**Requirements:**
Put the listing below into a JSON list of strings, one per line and with blank lines omitted, starting at the top of the listing and ending with the line containing "rusty metal pipe [264, 414, 324, 478]". Leave the picture out of your answer.

**Excerpted data:**
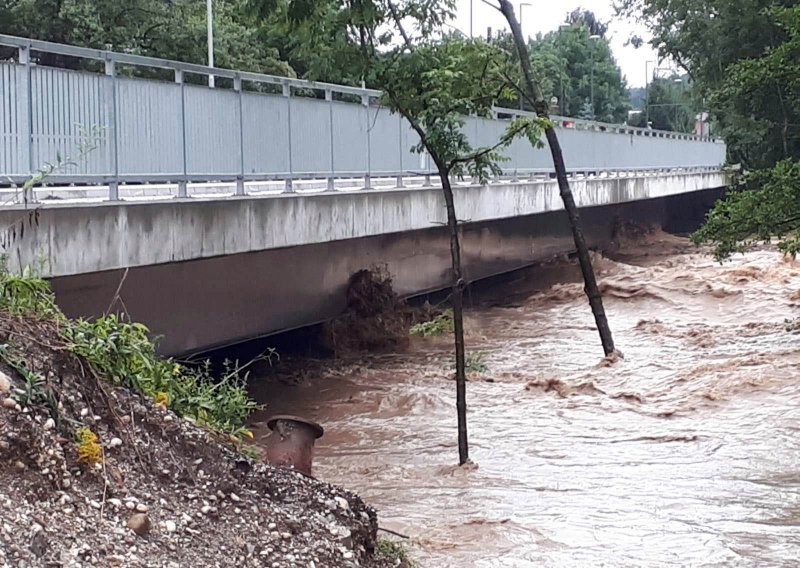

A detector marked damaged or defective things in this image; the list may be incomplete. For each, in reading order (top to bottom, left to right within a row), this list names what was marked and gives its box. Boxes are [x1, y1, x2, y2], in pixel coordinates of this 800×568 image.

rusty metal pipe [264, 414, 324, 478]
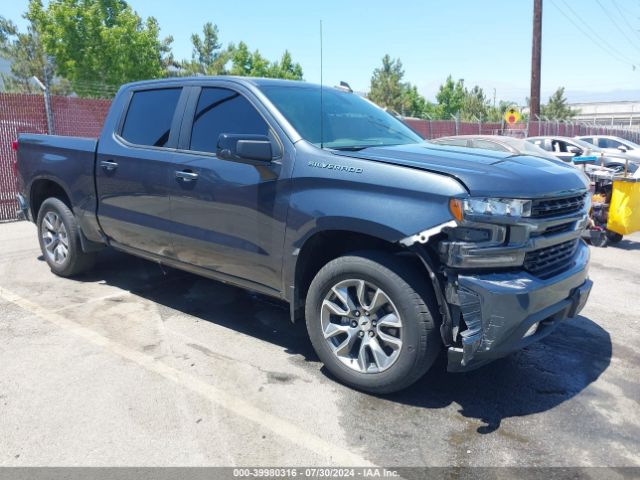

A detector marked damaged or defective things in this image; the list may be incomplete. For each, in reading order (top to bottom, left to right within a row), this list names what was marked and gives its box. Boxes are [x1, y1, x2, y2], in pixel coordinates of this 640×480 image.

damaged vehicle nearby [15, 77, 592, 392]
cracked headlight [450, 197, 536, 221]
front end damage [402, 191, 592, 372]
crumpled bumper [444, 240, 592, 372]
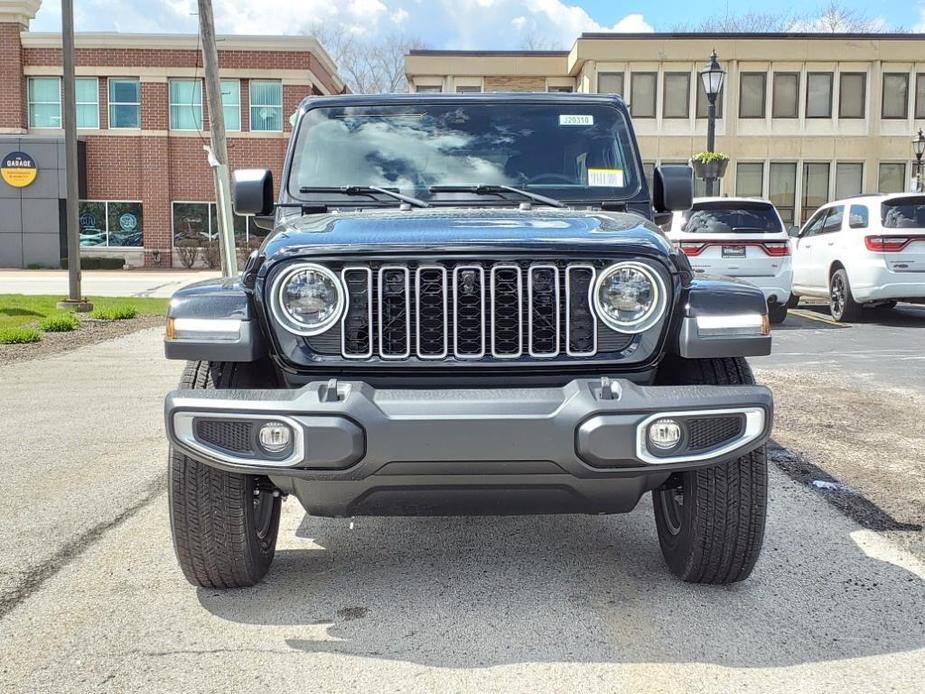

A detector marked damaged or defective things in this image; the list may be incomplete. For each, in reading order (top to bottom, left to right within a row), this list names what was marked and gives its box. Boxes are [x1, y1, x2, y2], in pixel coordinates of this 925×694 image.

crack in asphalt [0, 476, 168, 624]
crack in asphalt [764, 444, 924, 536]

**Exercise output:**
[
  "A detector marked damaged or defective things in this image; the list may be incomplete. For each, in reading order (top to bottom, left to right within a row), this list names what was marked and gives its box. Boxes are [x1, y1, x2, y2], in pixel coordinates of this 800×568 image.",
  "rusty metal pipe [264, 414, 324, 478]"
]